Beantwoord deze vragen aan de hand van de tekst over het voorbereiden van een TED Talk:
1. Waaruit bestond het onderzoek van de spreker vooral?
2. Welke drie overeenkomsten noemt de spreker tussen zichzelf en Chimamanda Ngozi Adichie?
3. Welk onderdeel van het plan ging niet zoals gepland?

Gekozen tekst:
==============================
Eerder dit jaar
kreeg ik bericht dat ik
een TED Talk zou houden.
Ik was opgewonden, daarna in paniek,
daarna weer opgewonden, dan weer paniek,
en tussen die opwinding en paniek in
begon ik onderzoek te doen.
Dat onderzoek bestond vooral uit googelen
hoe je een geweldige TED Talk geeft.
(Gelach)
Tussendoor was ik ook
Chimamanda Ngozi Adichie aan het googelen.
Weten jullie wie dat is?
(Gejuich)
Dus ik googelde haar,
want ik googel haar altijd,
omdat ik een fan ben.
Maar ook omdat ze altijd iets belangrijks
en interessants te zeggen heeft.
De combinatie van dat zoekwerk
bleef verwijzen naar haar voordracht
over de gevaren van het vertellen
van één en hetzelfde verhaal,
wat er gebeurt als we
over één lens beschikken
om sommige groepen van mensen
te willen begrijpen.
Het is de perfecte talk.
Het is de talk die ik gegeven had
indien ik eerder beroemd was geweest.
(Gelach)
Weet je, zij is Afrikaans
en ik ben Afrikaans.
Zij is feminist en ik ben feminist.
Zij vertelt verhalen
en ik vertel verhalen.
Het voelde echt aan als mijn talk!
(Gelach)
Dus besloot ik dat ik zou leren coderen
en dat ik het internet zou hacken.
Ik zou gewoonweg alle kopieën
van die talk verwijderen,
uit het hoofd leren,
en hier komen voordragen
alsof het mijn eigen talk was.
Alles ging zoals gepland,
behalve het coderen,
tot ik enkele maanden geleden
op een morgen wakker werd
bij het nieuws dat de echtgenote
van een zekere presidentskandidaat
een speech had gegeven die --
(Gelach)
(Applaus)
die verdacht veel klonk als die
van een andere van mijn favorieten:
Michelle Obama.
(Gejuich)
En toen besloot ik dat ik best
mijn eigen TED Talk zou schrijven.
Dat heb ik dus gedaan.
==============================
Verzamelde gegevens:
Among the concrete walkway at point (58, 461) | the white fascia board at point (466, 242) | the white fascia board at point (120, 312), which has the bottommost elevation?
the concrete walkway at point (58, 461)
==============================
Uitgewerkt antwoord:
1. Het onderzoek bestond vooral uit googelen hoe je een geweldige TED Talk geeft.
2. Allebei zijn ze Afrikaans, allebei zijn ze feminist en allebei vertellen ze verhalen.
3. Het coderen ging niet zoals gepland.